• _WORK INSTRUCTIONS_: The listing below should be written out word for word, with its pictures removed.
^^^^
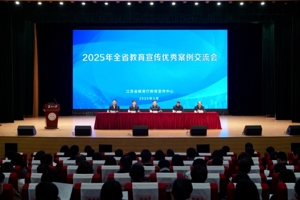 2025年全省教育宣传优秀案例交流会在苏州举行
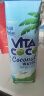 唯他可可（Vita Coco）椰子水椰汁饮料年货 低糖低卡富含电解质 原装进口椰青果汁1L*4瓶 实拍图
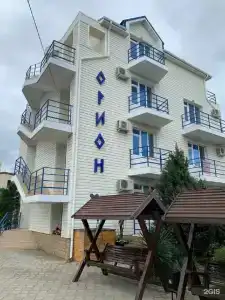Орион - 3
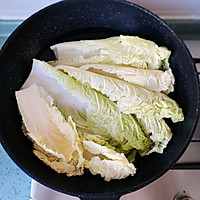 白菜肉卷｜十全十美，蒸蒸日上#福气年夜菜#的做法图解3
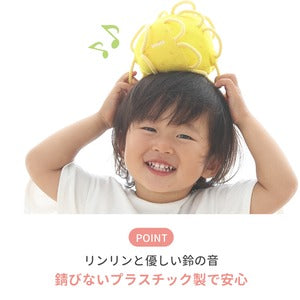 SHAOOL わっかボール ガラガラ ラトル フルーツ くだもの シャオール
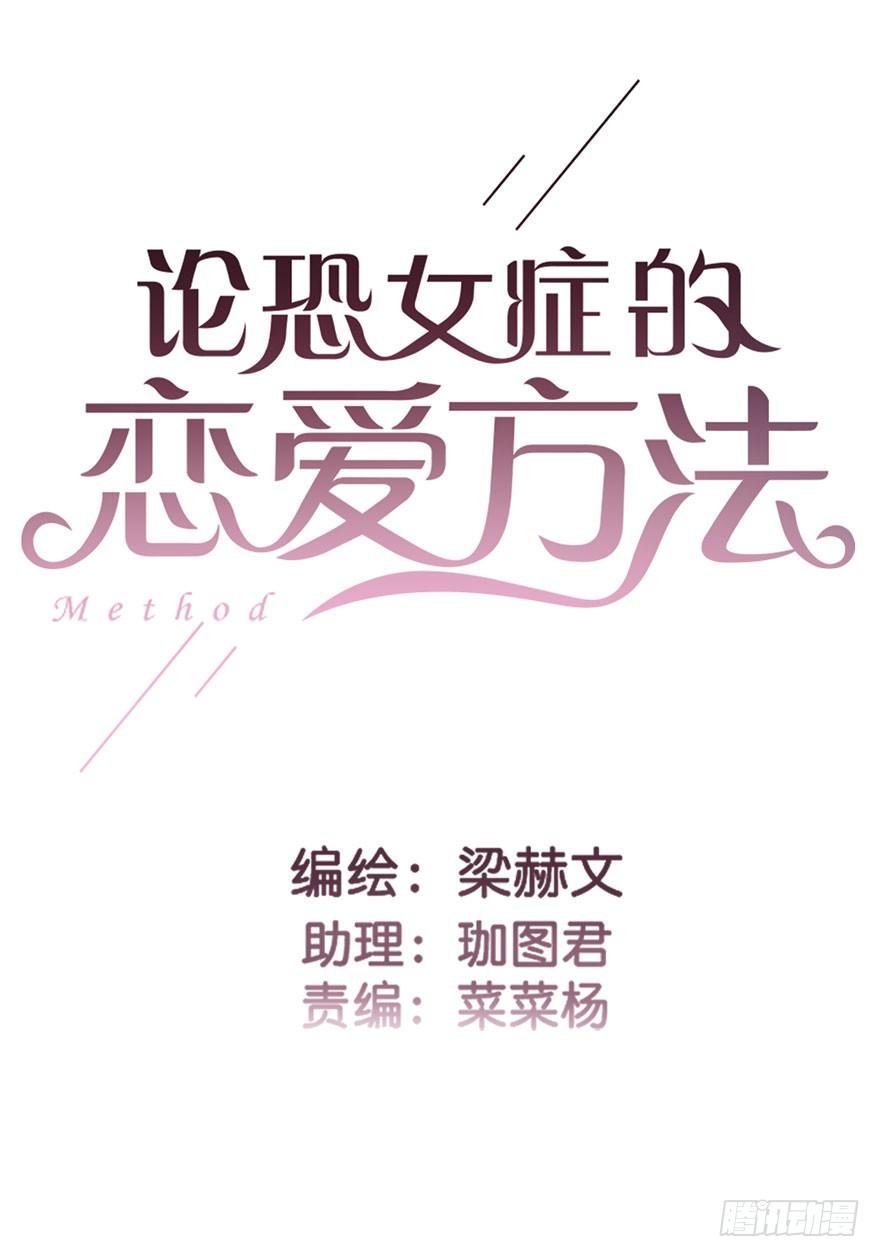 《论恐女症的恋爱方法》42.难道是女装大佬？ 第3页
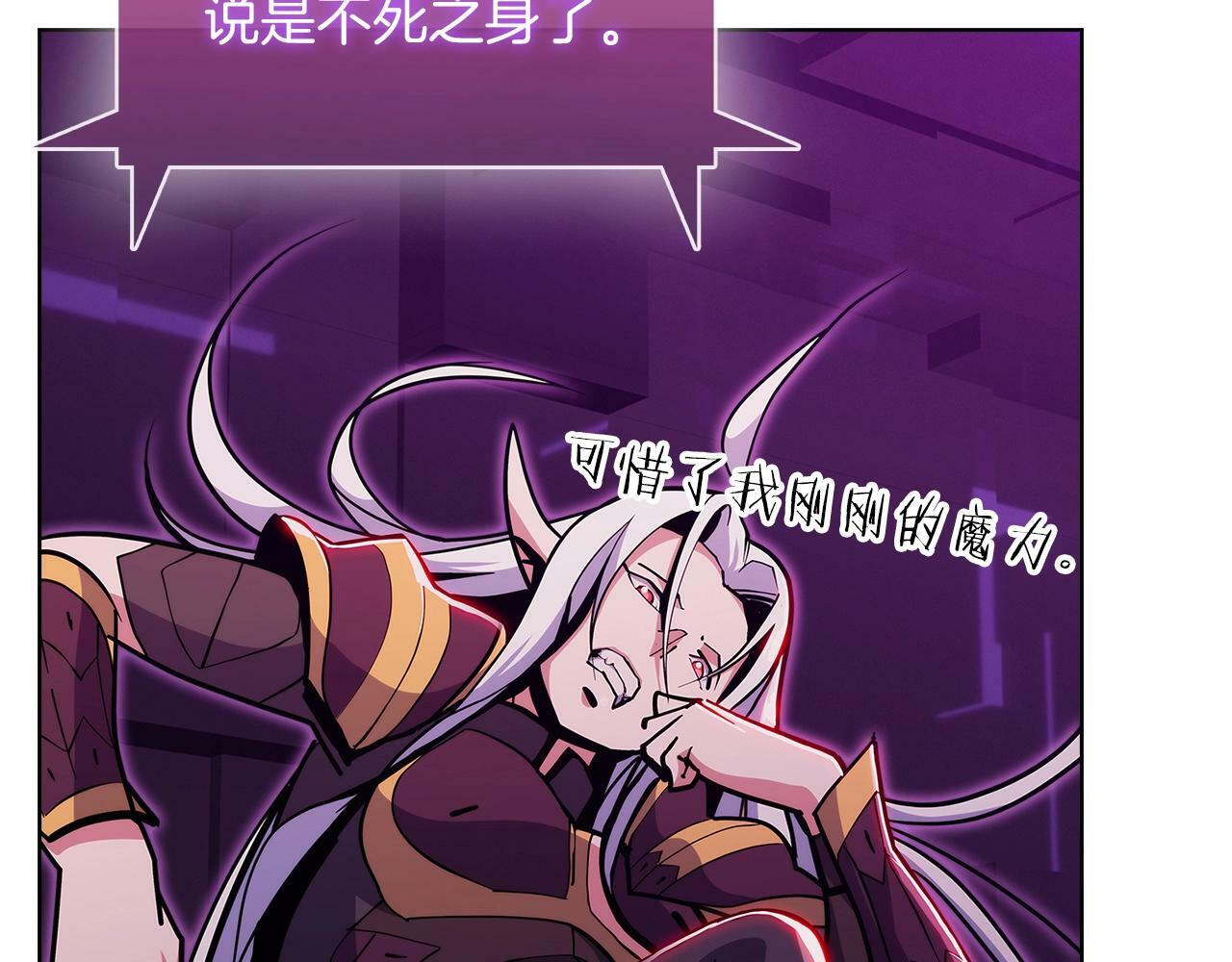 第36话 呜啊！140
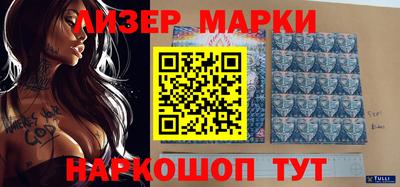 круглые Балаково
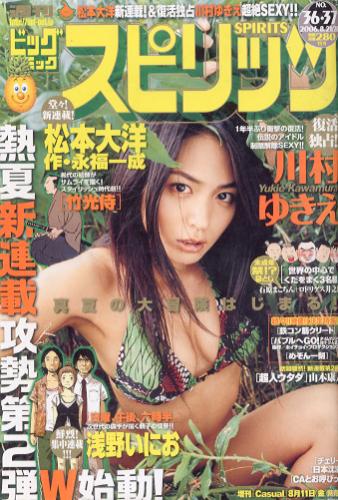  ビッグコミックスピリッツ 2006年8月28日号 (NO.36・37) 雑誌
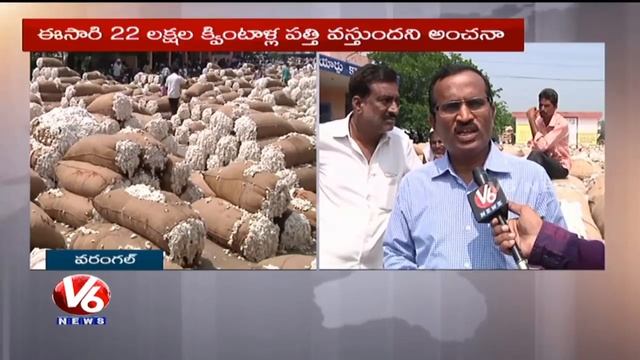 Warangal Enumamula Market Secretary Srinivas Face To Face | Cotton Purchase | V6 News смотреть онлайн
^^^^
• _TASK SOLUTION_:
 2025年全省教育宣传优秀案例交流会在苏州举行
 唯他可可（Vita Coco）椰子水椰汁饮料年货 低糖低卡富含电解质 原装进口椰青果汁1L*4瓶 实拍图
Орион - 3
 白菜肉卷｜十全十美，蒸蒸日上#福气年夜菜#的做法图解3
 SHAOOL わっかボール ガラガラ ラトル フルーツ くだもの シャオール
 《论恐女症的恋爱方法》42.难道是女装大佬？ 第3页
 第36话 呜啊！140
 круглые Балаково
  ビッグコミックスピリッツ 2006年8月28日号 (NO.36・37) 雑誌
 Warangal Enumamula Market Secretary Srinivas Face To Face | Cotton Purchase | V6 News смотреть онлайн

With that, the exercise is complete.